What is needed - Lines before the one containing "Rozwój źródeł światła: od" are not wanted; restate the rest below word for word, through the last line, but drop any pictures.

Record excerpts -
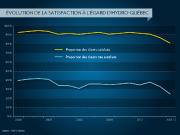 Inquiète de la baisse du taux de satisfaction... (Infographie La Presse) - image 1.0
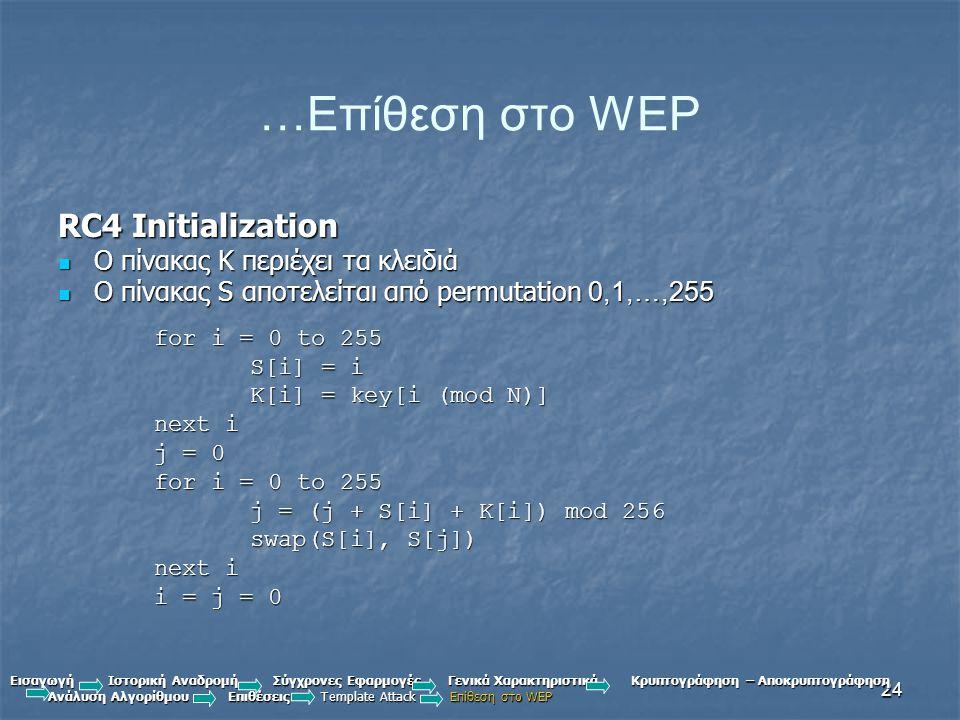 24 …Επίθεση στο WEP RC4 Initialization Ο πίνακας Κ περιέχει τα κλειδιά Ο πίνακας Κ περιέχει τα κλειδιά Ο πίνακας S αποτελείται από permutation 0,1,…,255 Ο πίνακας S αποτελείται από permutation 0,1,…,255 for i = 0 to 255 S[i] = i K[i] = key[i (mod N)] next i j = 0 for i = 0 to 255 j = (j + S[i] + K[i]) mod 256 swap(S[i], S[j]) next i i = j = 0 Εισαγωγή Ιστορική Αναδρομή Σύγχρονες Εφαρμογές Γενικά Χαρακτηριστικά Κρυπτογράφηση – Αποκρυπτογράφηση Ανάλυση Αλγορίθμου Επιθέσεις Template Attack Επίθεση στο WEP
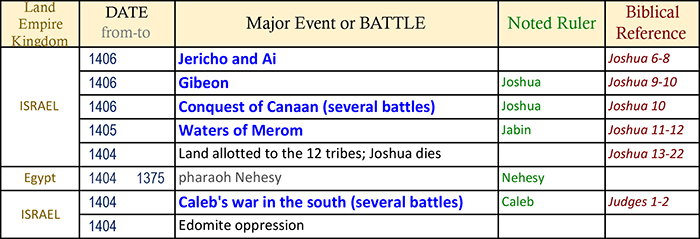 bible timeline, world history timeline, ancient history, Bible history, religious wars, military history, events in history, war timeline, Battle of Waters of Merom, Joshua 11, Northern Kings; King Jabin of Hazor; Canaan North Campaign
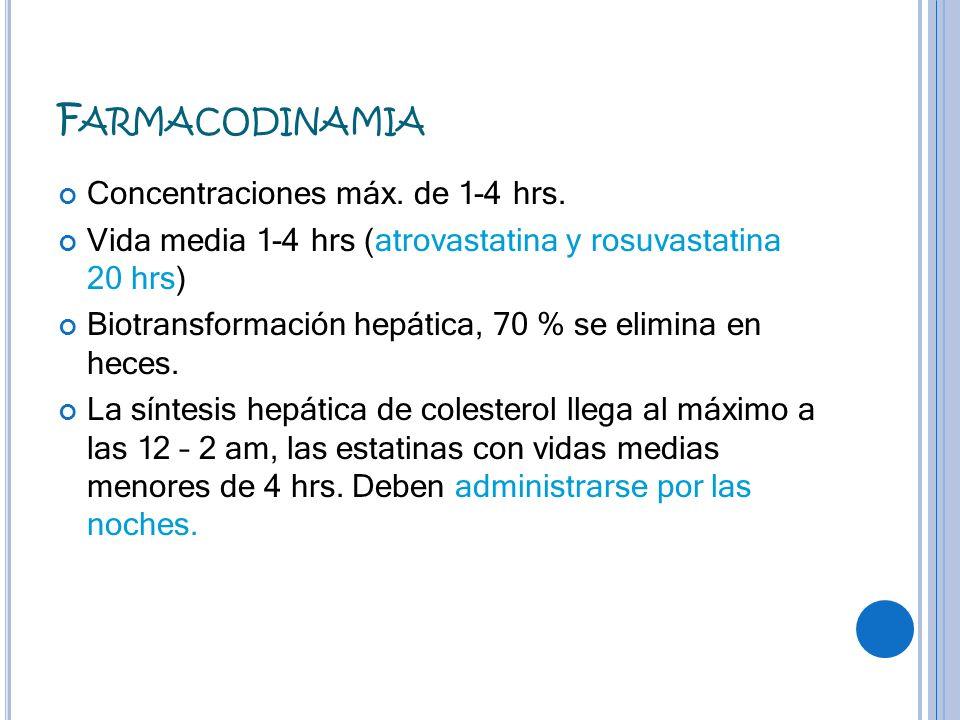 F ARMACODINAMIA Concentraciones máx. de 1-4 hrs. Vida media 1-4 hrs (atrovastatina y rosuvastatina 20 hrs) Biotransformación hepática, 70 % se elimina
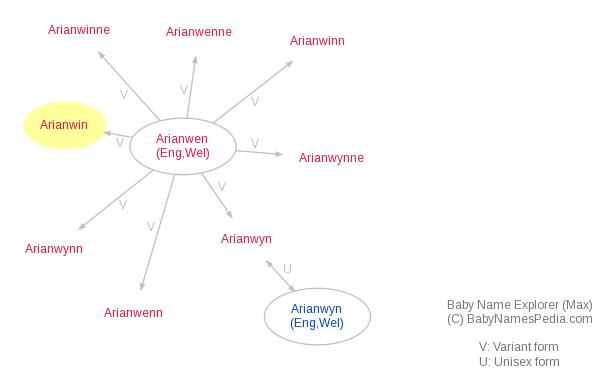 Baby Name Explorer for Arianwin
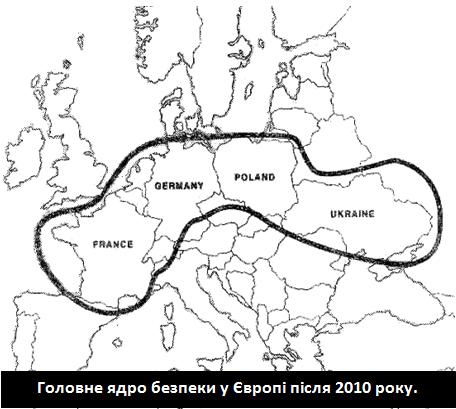 Ядро безпеки у Європі
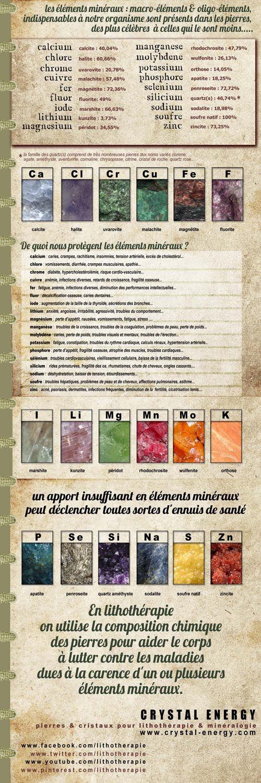 infographic pierres de lithothérapie et oligo-éléments crystal-energy.com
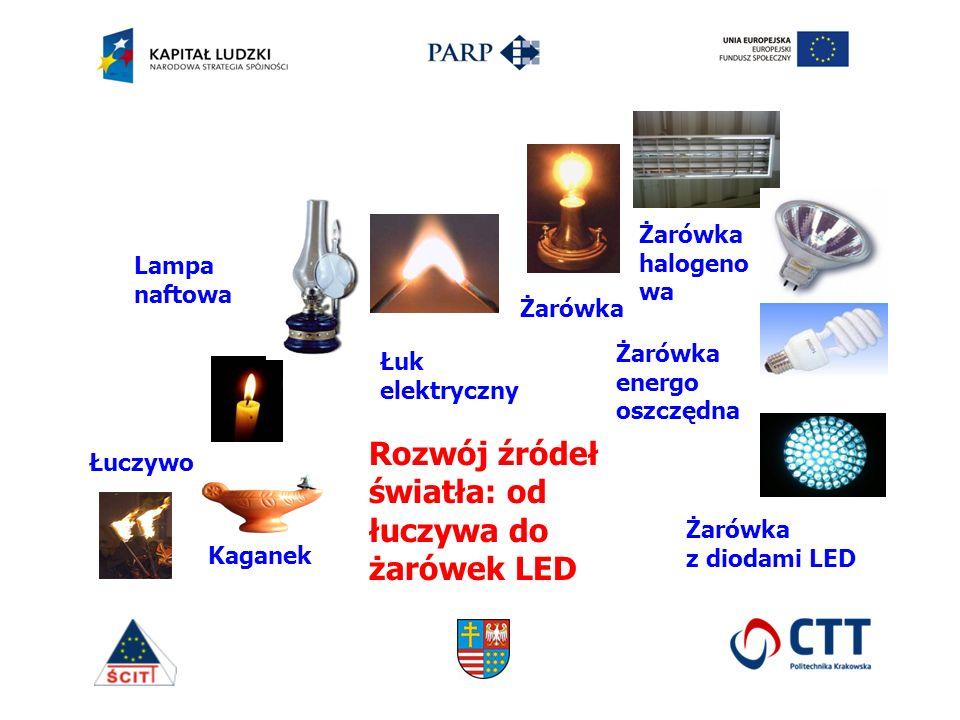 Rozwój źródeł światła: od łuczywa do żarówek LED Łuczywo Kaganek Lampa naftowa Łuk elektryczny Żarówka halogeno wa Żarówka energo oszczędna Żarówka z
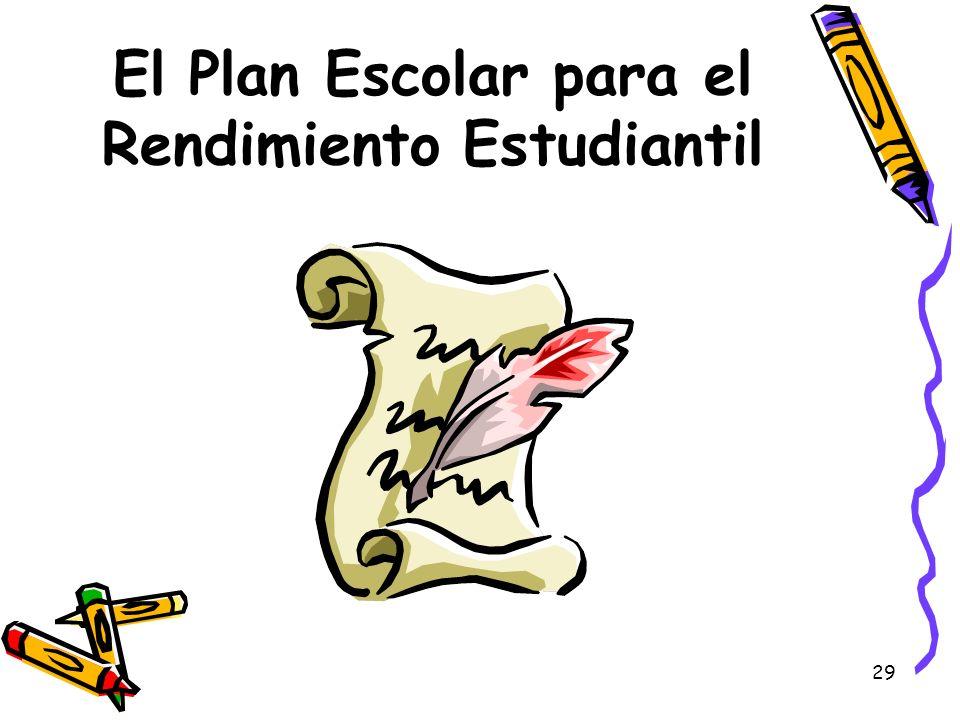 El Plan Escolar para el Rendimiento Estudiantil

Result -
 Rozwój źródeł światła: od łuczywa do żarówek LED Łuczywo Kaganek Lampa naftowa Łuk elektryczny Żarówka halogeno wa Żarówka energo oszczędna Żarówka z
 El Plan Escolar para el Rendimiento Estudiantil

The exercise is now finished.